**TEXT EXTRACT**:
════════

Would you consider the examples below please?

"In the local ballot you must choose between the two bills put forward by your Government as a result of the debate you have had. [...] The government’s job is to sum up the local discussion. [...] The Gamemaster decides which one of the groups becomes Government."

Also, is there some sort of rule? Because it obviously isn't as simple as whether the article is 'a' or 'the'.

TIA,
Mads

(The examples come from the rules to a game to teach school children about democracy)
Mads Grøftehauge
Local time: 14:23
lower case
Explanation:
Organisations, acts, etc

Organisations, ministries, departments, treaties, acts, etc, generally take upper case when their full name (or something pretty close to it, eg, State Department) is used. Thus, European Commission, Forestry Commission, Arab League, Amnesty International, the Scottish Parliament (the parliament), the Welsh Assembly (the assembly), the Household Cavalry, Ministry of Agriculture, Department for Environment, Food & Rural Affairs (DEFRA), Treasury, Metropolitan Police, High Court, Supreme Court, Court of Appeal, Senate, Central Committee, Politburo, Oxford University, the New York Stock Exchange, Treaty of Rome, the Health and Safety at Work Act, etc.

════════

**EXTRACTED DATA**:
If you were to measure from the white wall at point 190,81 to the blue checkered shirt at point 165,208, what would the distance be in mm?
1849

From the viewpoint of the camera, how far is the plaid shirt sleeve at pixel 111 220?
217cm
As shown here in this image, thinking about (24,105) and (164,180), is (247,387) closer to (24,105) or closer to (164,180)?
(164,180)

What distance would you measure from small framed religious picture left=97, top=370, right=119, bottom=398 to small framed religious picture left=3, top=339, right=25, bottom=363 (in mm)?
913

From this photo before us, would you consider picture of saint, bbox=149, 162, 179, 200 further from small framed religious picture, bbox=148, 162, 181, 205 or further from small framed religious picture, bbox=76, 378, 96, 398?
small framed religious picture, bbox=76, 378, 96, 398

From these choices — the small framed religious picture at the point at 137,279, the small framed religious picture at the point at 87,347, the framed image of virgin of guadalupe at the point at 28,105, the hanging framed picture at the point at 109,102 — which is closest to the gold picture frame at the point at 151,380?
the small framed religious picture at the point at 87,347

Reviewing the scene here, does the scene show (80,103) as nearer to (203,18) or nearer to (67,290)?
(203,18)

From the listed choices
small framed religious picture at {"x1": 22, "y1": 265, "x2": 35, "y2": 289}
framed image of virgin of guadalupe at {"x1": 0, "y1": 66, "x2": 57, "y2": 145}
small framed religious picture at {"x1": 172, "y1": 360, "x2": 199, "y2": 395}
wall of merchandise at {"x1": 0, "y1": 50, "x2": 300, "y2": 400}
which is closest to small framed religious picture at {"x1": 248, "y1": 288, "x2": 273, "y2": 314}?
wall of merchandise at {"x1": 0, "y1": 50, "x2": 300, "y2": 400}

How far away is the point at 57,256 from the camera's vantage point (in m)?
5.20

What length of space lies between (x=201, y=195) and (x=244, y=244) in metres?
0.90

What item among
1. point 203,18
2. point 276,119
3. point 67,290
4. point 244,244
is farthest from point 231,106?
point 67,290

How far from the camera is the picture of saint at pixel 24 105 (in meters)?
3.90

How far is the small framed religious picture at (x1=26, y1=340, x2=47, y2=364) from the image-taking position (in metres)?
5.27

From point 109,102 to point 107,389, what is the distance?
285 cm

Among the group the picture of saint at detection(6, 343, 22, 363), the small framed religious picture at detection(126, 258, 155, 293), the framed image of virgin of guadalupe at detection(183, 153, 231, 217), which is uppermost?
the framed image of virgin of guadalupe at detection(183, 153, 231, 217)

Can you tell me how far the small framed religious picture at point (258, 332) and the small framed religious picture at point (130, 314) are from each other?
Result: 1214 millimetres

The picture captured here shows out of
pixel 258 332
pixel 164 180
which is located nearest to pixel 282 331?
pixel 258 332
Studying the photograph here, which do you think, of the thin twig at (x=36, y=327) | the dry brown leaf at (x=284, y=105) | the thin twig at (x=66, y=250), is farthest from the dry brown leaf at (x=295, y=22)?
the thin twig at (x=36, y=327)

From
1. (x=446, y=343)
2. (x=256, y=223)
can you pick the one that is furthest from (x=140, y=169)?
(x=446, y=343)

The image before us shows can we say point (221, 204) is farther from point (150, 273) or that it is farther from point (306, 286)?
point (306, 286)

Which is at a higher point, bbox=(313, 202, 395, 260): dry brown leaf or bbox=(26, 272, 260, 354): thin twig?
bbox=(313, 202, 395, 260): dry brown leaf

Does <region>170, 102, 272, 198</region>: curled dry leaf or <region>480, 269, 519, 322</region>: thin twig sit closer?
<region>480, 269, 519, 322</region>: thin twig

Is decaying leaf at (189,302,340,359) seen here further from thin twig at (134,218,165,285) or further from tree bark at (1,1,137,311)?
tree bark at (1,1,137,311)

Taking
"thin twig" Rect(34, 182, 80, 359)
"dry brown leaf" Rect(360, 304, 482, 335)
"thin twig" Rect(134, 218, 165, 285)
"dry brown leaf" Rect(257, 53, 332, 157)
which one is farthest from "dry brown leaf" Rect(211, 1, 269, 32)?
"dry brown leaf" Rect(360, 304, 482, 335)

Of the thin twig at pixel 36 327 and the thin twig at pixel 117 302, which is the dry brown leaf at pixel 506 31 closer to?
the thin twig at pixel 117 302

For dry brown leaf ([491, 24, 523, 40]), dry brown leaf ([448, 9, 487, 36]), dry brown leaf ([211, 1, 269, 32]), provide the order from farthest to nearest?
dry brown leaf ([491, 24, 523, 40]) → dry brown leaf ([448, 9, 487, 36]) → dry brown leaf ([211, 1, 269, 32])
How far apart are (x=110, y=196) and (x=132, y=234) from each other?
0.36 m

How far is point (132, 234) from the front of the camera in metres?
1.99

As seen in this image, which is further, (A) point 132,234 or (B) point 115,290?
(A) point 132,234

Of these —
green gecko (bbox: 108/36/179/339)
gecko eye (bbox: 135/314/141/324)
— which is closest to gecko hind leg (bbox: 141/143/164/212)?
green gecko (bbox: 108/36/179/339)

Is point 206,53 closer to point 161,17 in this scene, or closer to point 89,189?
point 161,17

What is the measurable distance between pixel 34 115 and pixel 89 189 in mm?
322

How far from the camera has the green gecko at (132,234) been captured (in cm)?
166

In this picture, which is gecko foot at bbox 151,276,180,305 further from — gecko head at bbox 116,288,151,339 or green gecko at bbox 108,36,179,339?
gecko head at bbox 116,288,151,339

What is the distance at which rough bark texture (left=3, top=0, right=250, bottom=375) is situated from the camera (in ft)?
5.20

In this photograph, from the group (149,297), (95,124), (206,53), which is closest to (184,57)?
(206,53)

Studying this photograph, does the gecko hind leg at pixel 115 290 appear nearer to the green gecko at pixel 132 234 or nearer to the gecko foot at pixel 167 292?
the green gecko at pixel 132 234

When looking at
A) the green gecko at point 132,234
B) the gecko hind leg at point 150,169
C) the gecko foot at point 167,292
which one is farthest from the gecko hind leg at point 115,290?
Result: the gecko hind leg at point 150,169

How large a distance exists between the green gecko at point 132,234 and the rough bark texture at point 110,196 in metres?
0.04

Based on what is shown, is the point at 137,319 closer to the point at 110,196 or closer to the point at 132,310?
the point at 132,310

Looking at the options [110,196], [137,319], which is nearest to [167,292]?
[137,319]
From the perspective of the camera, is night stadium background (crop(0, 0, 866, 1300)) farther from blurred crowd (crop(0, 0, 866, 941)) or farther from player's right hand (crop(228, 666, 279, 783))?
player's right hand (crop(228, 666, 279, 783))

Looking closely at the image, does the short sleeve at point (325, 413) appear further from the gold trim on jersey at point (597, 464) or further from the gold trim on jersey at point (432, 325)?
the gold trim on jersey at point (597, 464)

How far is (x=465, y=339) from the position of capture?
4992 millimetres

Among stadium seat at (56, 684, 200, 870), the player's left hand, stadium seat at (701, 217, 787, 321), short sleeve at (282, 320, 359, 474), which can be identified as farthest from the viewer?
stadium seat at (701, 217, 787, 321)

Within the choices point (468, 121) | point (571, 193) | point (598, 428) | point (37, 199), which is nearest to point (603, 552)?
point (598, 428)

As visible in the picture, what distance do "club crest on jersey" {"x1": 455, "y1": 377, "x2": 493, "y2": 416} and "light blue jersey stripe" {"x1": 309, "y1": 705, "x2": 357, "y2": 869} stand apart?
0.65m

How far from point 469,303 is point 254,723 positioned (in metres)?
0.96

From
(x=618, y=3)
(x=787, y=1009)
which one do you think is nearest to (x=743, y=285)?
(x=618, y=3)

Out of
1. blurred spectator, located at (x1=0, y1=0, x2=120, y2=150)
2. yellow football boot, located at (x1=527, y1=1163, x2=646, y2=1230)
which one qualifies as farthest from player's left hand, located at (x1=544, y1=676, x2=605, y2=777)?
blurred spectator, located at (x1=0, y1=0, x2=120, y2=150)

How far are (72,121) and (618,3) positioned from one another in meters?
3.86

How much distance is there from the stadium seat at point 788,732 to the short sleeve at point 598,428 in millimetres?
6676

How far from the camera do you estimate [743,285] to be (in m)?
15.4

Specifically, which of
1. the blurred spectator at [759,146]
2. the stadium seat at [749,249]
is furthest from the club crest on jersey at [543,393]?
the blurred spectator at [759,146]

════════

**ACTIONS TO TAKE**:
• a. In the capitalization discussion, echo the stretch that begins with the words containing "Would you consider" and ends with "children about democracy)".
• b. Answer these questions about the capitalization discussion:
(i) In the game, who decides which group becomes Government?
(ii) What is the game meant to teach school children about?
(iii) What local time is shown under the poster's name?

**WORKED ANSWERS**:
• a.
Would you consider the examples below please?

"In the local ballot you must choose between the two bills put forward by your Government as a result of the debate you have had. [...] The government’s job is to sum up the local discussion. [...] The Gamemaster decides which one of the groups becomes Government."

Also, is there some sort of rule? Because it obviously isn't as simple as whether the article is 'a' or 'the'.

TIA,
Mads

(The examples come from the rules to a game to teach school children about democracy)

• b.
(i) The Gamemaster
(ii) Democracy
(iii) 14:23